On Tue, 2024-04-16 at 13:58 -0700, Sean Christopherson wrote:
> On Fri, Apr 12, 2024, Kai Huang wrote:
> > On 12/04/2024 2:03 am, Sean Christopherson wrote:
> > > On Thu, Apr 11, 2024, Kai Huang wrote:
> > > > I can certainly follow up with this and generate a reviewable patchset if I
> > > > can confirm with you that this is what you want?
> > > 
> > > Yes, I think it's the right direction.  I still have minor concerns about VMX
> > > being enabled while kvm.ko is loaded, which means that VMXON will _always_ be
> > > enabled if KVM is built-in.  But after seeing the complexity that is needed to
> > > safely initialize TDX, and after seeing just how much complexity KVM already
> > > has because it enables VMX on-demand (I hadn't actually tried removing that code
> > > before), I think the cost of that complexity far outweighs the risk of "always"
> > > being post-VMXON.
> > 
> > Does always leaving VMXON have any actual damage, given we have emergency
> > virtualization shutdown?
> 
> Being post-VMXON increases the risk of kexec() into the kdump kernel failing.
> The tradeoffs that we're trying to balance are: is the risk of kexec() failing
> due to the complexity of the emergency VMX code higher than the risk of us breaking
> things in general due to taking on a ton of complexity to juggle VMXON for TDX?
> 
> After seeing the latest round of TDX code, my opinion is that being post-VMXON
> is less risky overall, in no small part because we need that to work anyways for
> hosts that are actively running VMs.
> 
> > 

How about we only keep VMX always on when TDX is enabled?

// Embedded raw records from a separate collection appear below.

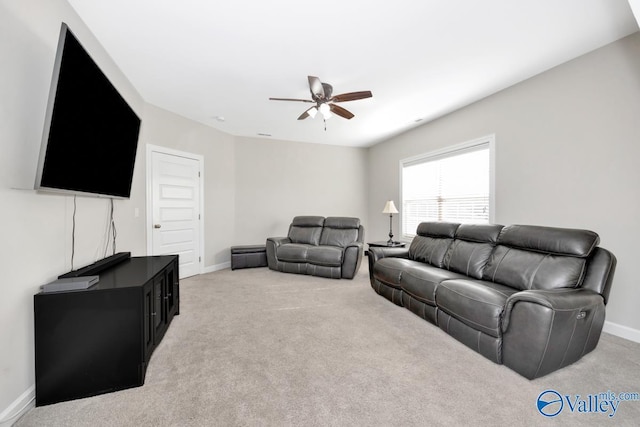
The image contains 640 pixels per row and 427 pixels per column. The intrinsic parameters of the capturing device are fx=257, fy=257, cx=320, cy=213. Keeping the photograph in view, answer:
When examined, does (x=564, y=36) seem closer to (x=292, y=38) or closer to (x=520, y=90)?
(x=520, y=90)

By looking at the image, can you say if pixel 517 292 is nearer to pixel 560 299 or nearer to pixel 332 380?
pixel 560 299

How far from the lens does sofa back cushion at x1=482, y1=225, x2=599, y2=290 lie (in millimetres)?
2025

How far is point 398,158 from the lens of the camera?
5352mm

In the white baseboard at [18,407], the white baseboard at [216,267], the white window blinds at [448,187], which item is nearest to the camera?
the white baseboard at [18,407]

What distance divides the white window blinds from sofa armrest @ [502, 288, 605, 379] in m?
1.98

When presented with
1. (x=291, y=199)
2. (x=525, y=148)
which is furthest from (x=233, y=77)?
(x=525, y=148)

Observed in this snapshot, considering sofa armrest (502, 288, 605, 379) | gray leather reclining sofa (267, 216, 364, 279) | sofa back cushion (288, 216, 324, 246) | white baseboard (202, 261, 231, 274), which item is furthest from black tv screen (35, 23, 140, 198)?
sofa back cushion (288, 216, 324, 246)

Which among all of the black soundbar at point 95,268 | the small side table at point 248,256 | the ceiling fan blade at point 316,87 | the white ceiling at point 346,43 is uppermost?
the white ceiling at point 346,43

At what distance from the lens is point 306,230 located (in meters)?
5.26

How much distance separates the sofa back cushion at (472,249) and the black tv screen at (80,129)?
3.43 meters

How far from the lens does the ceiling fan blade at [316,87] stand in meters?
2.54

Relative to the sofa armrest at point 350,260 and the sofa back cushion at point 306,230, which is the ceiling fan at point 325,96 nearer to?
the sofa armrest at point 350,260

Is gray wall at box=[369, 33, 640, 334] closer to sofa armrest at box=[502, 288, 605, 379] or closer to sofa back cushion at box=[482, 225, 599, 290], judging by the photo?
sofa back cushion at box=[482, 225, 599, 290]

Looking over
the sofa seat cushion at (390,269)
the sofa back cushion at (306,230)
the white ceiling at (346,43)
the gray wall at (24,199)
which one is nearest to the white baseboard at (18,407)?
the gray wall at (24,199)
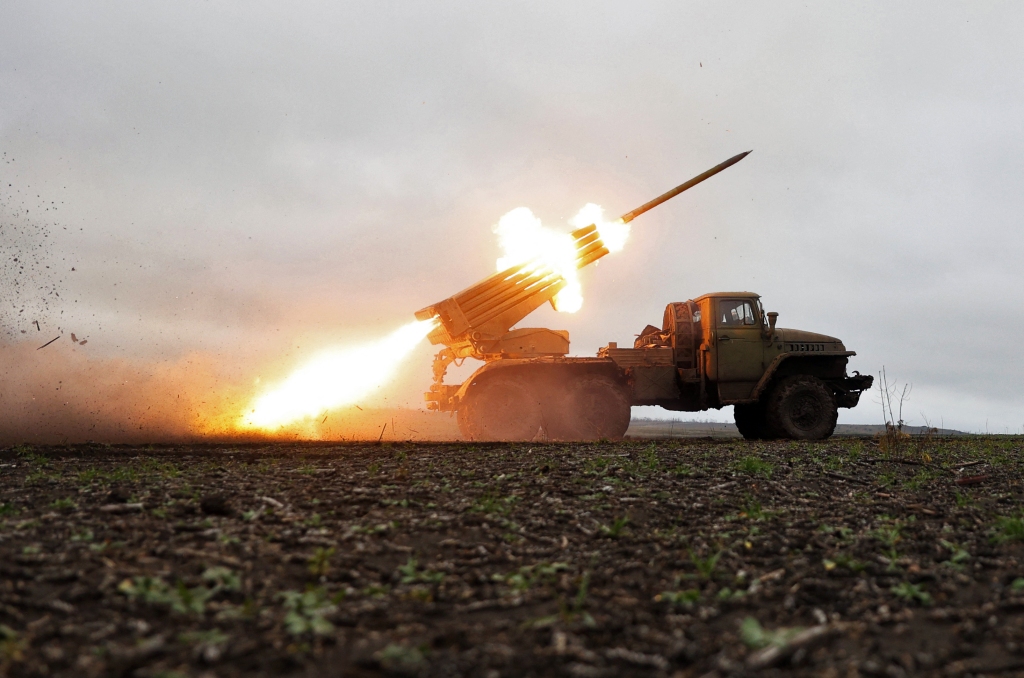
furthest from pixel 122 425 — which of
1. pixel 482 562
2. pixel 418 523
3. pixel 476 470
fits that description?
pixel 482 562

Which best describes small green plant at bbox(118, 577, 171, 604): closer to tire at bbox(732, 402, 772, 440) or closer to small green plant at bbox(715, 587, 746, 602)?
small green plant at bbox(715, 587, 746, 602)

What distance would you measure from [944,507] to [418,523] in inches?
289

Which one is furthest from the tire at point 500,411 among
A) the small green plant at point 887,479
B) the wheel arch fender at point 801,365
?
the small green plant at point 887,479

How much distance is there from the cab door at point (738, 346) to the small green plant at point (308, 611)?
17.6 meters

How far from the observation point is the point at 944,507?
30.8ft

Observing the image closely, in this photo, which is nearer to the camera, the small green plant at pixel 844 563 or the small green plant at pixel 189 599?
the small green plant at pixel 189 599

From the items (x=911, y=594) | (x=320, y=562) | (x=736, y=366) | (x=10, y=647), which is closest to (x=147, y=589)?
(x=10, y=647)

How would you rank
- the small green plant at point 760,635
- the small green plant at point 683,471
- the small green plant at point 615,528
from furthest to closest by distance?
the small green plant at point 683,471 < the small green plant at point 615,528 < the small green plant at point 760,635

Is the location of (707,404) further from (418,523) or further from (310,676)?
(310,676)

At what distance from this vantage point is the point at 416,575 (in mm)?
5961

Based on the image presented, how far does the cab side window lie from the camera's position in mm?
21172

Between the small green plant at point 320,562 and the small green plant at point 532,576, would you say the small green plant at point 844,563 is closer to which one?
the small green plant at point 532,576

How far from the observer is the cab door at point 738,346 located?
21047 mm

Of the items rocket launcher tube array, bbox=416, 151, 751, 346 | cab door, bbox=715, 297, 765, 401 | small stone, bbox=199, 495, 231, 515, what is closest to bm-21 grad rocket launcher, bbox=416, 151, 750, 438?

In short, we can do this way:

 - Do VMXON + unconditional tdx_cpu_enable() in vt_hardware_enable()

 - And in vt_hardware_setup():
   
   cpus_read_lock();
   hardware_enable_all_nolock();  (this doesn't exist yet)
   ret = tdx_enable();
   if (!ret)
	hardware_disable_all_nolock();
   cpus_read_unlock();

 - And in vt_hardware_unsetup():

   if (TDX is enabled) {
	cpus_read_lock();
	hardware_disable_all_nolock();
	cpus_read_unlock();
   }

Note to make this work, we also need to move register/unregister
kvm_online_cpu()/kvm_offline_cpu() from kvm_init() to
hardware_enable_all_nolock() and hardware_disable_all_nolock()
respectively to cover any CPU becoming online after tdx_enable() (well,
more precisely, after hardware_enable_all_nolock()).  

This is reasonable anyway even w/o TDX, because only _after_ we have
enabled hardware on all online cpus, we need to handle CPU hotplug.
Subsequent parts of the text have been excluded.